Hey, I've actually been wondering about this the last few days given linkedin shows high numbers of applicants for recently posted jobs. I have one main question - are you submitting multi-page resumes? I've been wondering if I should basically be submitting a CV for cold applications with a focus on resume scanning, and have a 1 page resume that I can send when communicating with real people

notsurenymore|2 years ago

I try to keep my resume to one page, it’s just old advice I love heard since I was a kid. I’m not sure if it’s still good advice though, I’ve seen suggestions that it’s a hold over from before online ATS systems were common.

I also try to keep the formatting simple in hopes that the parser has an easier time. I had a previous resume that had a slightly more complex layout that I thing compiled down to tables, but recently I’ve been using one with a simpler linear/hierarchical format.

I’ve also removed some stuff I used to have on there, such as contributions to open source projects. No one I’ve ever talked to has cared about that stuff, even when the market was easier, but I suspect that’s partly because the OSS stuff I’ve done is in a different domain from my professional career.

Right now, most rejections I get at the ATS stage don’t come till 2-3 weeks after the application.

bluGill|2 years ago

Your goal is to have enough keywords that the automated tools pass you onto the hiring manager. You can find these in the job description, so make sure all keywords that even somewhat fit are there (don't claim something you don't have! - that might get you an interview but will kill your chance even if otherwise you were fine).

The real goal is when a human reads your resume they decide to call you in for an interview. That human doesn't have time for your whole CV, so even though it might get you to that person, it won't get you an interview: forget about the cold applications to a program, you are just wasting the other person's time if you get past the machine.
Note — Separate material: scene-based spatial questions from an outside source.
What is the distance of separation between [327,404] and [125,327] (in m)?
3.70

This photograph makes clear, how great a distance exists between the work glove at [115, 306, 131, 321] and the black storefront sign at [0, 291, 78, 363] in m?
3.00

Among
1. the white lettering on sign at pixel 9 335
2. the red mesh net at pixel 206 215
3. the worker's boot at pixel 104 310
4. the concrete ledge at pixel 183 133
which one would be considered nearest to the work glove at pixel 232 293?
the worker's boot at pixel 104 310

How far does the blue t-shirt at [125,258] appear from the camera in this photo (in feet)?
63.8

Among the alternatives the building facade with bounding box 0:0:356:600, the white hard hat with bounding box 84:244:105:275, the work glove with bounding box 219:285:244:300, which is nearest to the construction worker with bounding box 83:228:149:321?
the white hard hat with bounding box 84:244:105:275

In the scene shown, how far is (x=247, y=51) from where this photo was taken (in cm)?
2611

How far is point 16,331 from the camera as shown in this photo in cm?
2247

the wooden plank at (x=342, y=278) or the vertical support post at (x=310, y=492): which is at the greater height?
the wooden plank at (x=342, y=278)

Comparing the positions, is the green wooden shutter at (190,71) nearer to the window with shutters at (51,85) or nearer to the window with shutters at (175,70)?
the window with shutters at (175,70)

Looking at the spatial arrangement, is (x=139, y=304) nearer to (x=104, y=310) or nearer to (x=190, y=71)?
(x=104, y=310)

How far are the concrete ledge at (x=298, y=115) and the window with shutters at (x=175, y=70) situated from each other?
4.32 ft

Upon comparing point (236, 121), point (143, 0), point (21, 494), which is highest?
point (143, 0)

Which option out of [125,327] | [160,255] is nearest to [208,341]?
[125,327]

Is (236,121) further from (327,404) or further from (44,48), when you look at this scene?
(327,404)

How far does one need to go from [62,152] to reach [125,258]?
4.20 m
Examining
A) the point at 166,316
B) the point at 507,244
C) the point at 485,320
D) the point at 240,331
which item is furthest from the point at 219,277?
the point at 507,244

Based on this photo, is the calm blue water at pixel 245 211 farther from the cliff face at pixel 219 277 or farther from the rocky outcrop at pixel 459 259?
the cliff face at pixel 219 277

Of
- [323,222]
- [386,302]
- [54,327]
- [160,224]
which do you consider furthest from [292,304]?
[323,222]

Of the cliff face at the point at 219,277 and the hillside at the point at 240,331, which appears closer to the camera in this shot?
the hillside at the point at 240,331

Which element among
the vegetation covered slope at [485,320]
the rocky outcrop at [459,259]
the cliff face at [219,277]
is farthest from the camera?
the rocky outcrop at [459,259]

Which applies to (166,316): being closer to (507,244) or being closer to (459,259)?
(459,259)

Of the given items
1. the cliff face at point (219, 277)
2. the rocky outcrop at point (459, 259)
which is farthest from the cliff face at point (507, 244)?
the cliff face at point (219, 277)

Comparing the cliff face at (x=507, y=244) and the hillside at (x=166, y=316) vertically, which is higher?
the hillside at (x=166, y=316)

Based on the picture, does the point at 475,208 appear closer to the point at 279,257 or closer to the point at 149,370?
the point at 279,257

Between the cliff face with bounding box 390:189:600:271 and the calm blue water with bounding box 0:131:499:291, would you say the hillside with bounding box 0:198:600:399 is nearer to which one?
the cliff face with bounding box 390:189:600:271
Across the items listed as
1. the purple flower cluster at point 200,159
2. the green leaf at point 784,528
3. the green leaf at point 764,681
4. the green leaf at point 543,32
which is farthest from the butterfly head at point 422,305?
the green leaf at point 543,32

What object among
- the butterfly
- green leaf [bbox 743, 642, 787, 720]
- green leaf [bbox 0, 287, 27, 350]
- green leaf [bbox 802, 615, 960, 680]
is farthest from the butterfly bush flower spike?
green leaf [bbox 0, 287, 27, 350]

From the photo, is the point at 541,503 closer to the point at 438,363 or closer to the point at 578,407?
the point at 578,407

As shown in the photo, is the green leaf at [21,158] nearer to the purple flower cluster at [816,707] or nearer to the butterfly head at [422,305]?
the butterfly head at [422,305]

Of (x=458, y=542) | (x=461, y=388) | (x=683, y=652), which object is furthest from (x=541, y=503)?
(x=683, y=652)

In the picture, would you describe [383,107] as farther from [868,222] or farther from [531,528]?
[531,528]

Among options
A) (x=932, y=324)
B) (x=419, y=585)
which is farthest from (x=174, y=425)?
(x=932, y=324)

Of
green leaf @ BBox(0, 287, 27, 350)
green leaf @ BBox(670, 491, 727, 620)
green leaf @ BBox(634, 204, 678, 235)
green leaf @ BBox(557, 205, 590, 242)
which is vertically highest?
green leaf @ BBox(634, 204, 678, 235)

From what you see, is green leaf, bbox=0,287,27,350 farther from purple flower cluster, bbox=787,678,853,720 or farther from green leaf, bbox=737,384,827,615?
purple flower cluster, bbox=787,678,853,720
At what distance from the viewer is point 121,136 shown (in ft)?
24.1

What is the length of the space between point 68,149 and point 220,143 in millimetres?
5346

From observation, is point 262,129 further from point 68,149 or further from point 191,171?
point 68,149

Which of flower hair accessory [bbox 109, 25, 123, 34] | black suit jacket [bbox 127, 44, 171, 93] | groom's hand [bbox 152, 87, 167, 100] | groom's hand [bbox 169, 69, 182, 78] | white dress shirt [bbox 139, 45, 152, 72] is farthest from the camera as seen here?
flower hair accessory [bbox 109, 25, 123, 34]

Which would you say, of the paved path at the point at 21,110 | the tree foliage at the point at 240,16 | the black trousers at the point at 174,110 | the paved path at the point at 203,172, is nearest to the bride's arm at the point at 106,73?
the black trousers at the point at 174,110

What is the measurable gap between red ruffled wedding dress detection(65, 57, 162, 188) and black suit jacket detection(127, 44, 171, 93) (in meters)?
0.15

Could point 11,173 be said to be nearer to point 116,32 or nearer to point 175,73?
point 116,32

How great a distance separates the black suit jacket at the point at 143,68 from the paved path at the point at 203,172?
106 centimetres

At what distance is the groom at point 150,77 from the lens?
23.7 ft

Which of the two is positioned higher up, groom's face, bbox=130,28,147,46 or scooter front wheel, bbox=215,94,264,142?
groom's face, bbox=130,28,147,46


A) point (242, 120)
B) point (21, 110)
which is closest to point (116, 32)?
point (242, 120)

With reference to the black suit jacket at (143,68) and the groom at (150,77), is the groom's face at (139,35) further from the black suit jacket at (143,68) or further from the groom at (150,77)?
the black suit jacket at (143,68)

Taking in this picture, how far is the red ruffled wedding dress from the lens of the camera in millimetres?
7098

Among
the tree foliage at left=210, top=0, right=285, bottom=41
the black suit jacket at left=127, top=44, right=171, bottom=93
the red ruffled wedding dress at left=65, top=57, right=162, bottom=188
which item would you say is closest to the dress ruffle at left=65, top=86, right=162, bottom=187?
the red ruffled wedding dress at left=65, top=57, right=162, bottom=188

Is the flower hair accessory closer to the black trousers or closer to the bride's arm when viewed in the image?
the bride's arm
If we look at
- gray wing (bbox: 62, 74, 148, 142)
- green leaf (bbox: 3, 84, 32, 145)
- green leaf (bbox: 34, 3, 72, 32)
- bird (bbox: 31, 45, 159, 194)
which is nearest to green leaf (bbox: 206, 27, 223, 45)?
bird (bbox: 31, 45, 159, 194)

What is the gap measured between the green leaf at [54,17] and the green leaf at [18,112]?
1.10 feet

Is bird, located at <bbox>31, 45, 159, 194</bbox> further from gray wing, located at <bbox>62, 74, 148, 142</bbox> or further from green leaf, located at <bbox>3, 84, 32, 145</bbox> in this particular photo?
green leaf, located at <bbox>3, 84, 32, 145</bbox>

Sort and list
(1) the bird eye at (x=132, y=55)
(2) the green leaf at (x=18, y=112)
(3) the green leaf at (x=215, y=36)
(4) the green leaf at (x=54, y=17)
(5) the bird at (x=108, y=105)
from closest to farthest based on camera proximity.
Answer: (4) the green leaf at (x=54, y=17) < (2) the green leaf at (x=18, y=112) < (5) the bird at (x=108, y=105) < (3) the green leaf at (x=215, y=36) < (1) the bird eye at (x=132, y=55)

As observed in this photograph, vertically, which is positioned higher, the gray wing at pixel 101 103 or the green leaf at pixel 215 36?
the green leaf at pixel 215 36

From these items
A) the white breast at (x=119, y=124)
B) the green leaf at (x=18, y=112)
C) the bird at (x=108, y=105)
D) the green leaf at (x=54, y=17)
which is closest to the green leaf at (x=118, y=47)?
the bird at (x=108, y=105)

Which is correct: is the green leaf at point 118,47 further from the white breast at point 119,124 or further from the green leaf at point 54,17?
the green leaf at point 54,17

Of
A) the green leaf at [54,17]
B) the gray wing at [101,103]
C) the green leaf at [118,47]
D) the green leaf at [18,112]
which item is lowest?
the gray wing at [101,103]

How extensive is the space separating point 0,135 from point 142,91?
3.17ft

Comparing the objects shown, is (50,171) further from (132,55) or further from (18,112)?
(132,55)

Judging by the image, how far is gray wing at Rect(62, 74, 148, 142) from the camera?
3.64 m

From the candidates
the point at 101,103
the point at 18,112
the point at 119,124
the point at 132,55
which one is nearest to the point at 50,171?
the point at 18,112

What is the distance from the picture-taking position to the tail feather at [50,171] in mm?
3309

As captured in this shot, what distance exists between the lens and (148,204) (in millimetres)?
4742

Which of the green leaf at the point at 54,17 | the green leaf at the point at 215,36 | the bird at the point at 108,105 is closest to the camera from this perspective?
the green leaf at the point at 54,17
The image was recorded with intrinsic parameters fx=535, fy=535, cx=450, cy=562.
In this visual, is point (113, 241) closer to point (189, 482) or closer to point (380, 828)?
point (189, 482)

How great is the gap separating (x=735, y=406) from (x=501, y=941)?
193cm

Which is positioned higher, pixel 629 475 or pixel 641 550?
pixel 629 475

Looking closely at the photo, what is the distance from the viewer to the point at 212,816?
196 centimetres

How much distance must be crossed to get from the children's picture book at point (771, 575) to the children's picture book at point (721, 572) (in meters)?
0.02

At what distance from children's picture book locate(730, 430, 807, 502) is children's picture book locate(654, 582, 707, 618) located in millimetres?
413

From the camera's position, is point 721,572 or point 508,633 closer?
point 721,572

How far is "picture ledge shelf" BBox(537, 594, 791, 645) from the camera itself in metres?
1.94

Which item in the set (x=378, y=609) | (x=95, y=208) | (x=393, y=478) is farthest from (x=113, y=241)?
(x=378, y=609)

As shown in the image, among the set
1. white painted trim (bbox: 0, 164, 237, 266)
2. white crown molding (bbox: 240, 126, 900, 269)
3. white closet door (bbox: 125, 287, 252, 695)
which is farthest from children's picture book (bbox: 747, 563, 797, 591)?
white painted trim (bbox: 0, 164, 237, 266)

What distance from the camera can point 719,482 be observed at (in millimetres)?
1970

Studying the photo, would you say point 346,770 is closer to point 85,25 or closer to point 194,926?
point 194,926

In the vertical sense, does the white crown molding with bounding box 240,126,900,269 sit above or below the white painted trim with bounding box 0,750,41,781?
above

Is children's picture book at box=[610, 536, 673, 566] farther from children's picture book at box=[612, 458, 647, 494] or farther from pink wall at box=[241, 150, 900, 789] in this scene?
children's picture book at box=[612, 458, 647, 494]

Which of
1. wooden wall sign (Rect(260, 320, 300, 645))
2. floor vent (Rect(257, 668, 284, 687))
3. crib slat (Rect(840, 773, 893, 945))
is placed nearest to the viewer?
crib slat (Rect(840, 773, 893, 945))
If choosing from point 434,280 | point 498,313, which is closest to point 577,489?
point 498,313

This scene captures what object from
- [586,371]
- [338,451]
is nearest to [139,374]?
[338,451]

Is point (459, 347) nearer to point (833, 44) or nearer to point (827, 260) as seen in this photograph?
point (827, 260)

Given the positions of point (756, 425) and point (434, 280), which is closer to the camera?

If you have a job only apply to jobs you have looked into enough to know they are worth accepting an offer if you get one. If you don't have a job you can't be as picky - but you have a lot more time to investigate potential companies and design a resume to get their attention.

So my advice as someone who might read your resume: read the job ad and then modify your resume to make it fit. Don't remove unrelated jobs, but make them a couple lines, while jobs where you did things more inline with what they want get more attention. I only glance at cover letters so I wouldn't recommend you spend much time on them. Note that the above is focused on me - others are different but I can only advise how to get my attention: you get to figure out how/if it generalizes.

Honestly, finding someone worth hiring is hard. I want to know if you can do the job and nothing about the process is very good there.